> [Document extract]:
------------------------------------------------
Reports suggests that NUM will be looking at nothing less than a
100% increase in minimum wages, for the lower paid section of the
gold mining sector's workforce.
Minimum wage negotiations couldn't have come at a worse time,
for a number of existing mines are already operating at a loss. A
number of existing mines already find it more expensive to mine
gold for what they can sell it for, taking their total net income to a loss., and there remains little, if any signs that circumstances will improve. Thus, mining companies cannot afford to concede any major wage increases without having to shut down smaller mines. This could lead the minimum wagenegotiations to become as ugly as the platinum strike. The probability of keeping workers and the gold mining sector happy seems low, if not almost impossible. 'South-Africa's gold production reached a monthly low in January, according to data released by Statistics South-Africa. Although a number of temporary factors might have been contributed to the unusually low level, general historical trends show that gold has lost the prominent place it once had in the South-African economy' -moneyweb.com-
South-Africa produced 168 tons of gold in 2014, a small improvement compared to 164.5 tons in 2013, which led to South-Africa regaining its position as the world's fifth largest gold producer. Not that many years ago, South Africa dominated the global gold production scene, producing over a thousand tons of gold a year, but latest figures from Statistics South-Africa show that there's a ever-increasing downfall in the country's gold production.
------------------------------------------------
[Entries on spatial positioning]
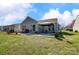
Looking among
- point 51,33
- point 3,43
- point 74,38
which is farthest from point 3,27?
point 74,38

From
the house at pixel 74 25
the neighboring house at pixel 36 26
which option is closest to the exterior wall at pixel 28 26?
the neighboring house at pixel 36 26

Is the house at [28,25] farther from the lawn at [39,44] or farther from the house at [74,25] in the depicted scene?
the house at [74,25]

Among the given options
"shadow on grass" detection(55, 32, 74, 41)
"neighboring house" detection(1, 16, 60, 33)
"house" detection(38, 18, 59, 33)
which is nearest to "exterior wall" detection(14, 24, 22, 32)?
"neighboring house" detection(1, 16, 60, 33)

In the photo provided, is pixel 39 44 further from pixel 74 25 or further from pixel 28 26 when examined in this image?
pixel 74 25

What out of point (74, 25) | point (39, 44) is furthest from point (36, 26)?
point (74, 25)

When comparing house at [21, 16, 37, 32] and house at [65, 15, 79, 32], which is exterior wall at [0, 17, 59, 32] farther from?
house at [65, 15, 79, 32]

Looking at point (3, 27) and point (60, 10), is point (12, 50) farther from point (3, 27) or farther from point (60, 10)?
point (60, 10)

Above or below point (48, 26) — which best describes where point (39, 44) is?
------------------------------------------------
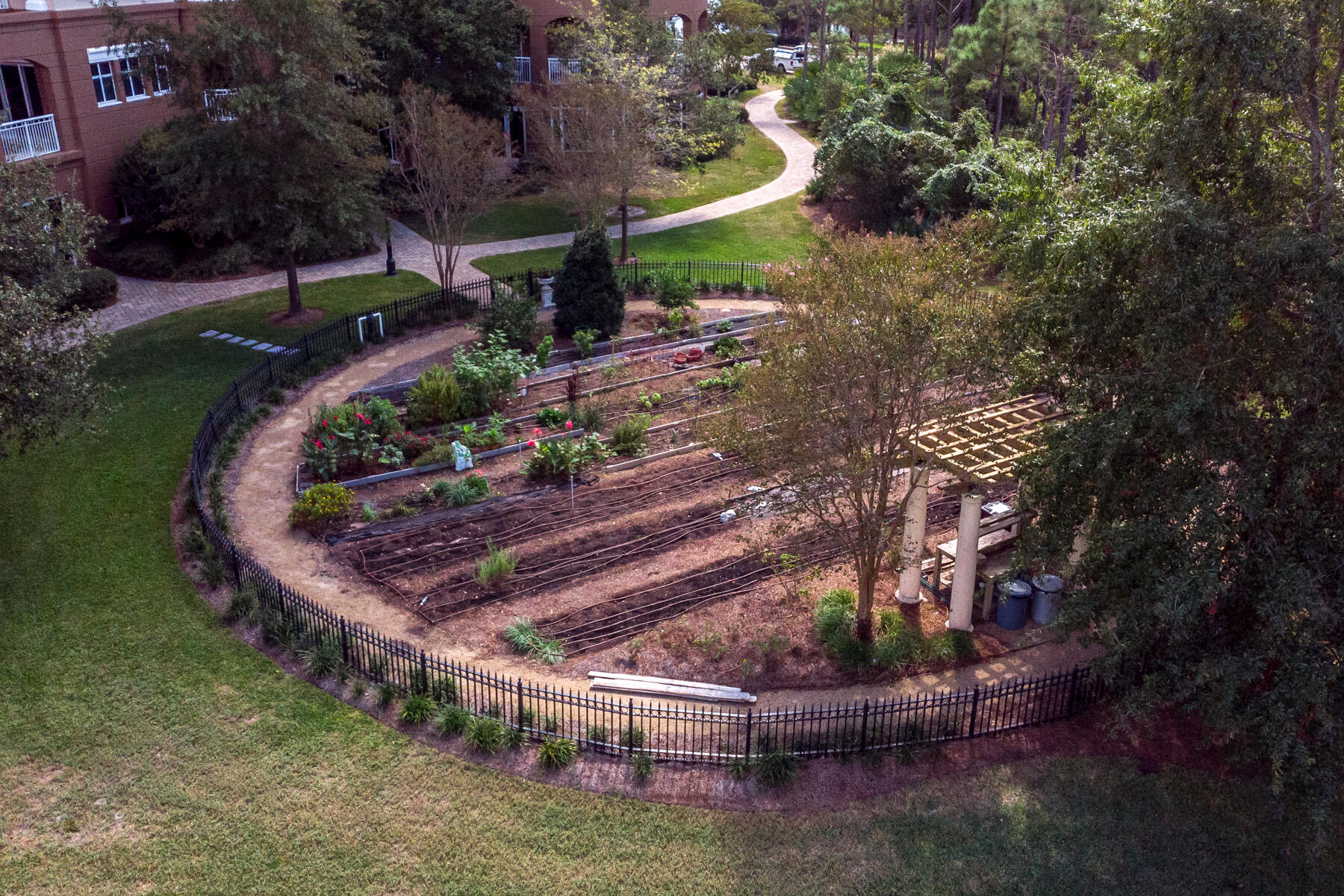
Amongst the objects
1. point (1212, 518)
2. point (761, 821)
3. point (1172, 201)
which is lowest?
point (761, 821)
------------------------------------------------
Continue the passage on South African gold mining, starting after its final sentence.

> [Task output]:
Statistics South-Africa has issued comparable gold mining production indices that stretch as far back as 1980. But what is not shown in the statistical graph above is that the country's gold production downfall started to decline way before 1980. The fall in the gold production has reduced gold's contribution to the South-African economy. Gold contributed 3.8% to gross domestic product in 1993, declining to 1.7% in 2013. Gold made up 67% of all mineral sales in 1980, declining to 12.5% in 2014.
I n our point of view, not even a huge increase, or bearish spike in the JSE index could save South-Africa's gold mining sector. Gold mines in South-Africa continue to dig ever deeper under ground to produce their gold, and the deeper they dig , the more expensive the operation costs. And with minimum wage negotiations coming up, the increase of inflation will cause the miners to settle for a minimum wage that will allow them to keep their standard of living. Reports show that AMCU has already rejected the gold mining sector's minimum wage proposal in March 2015. So with gold becoming more and more expensive to mine and gold continuing to lose its value, along with mine workers demanding unaffordable wage raises, its very difficult to see how the gold sector will survive in South-Africa.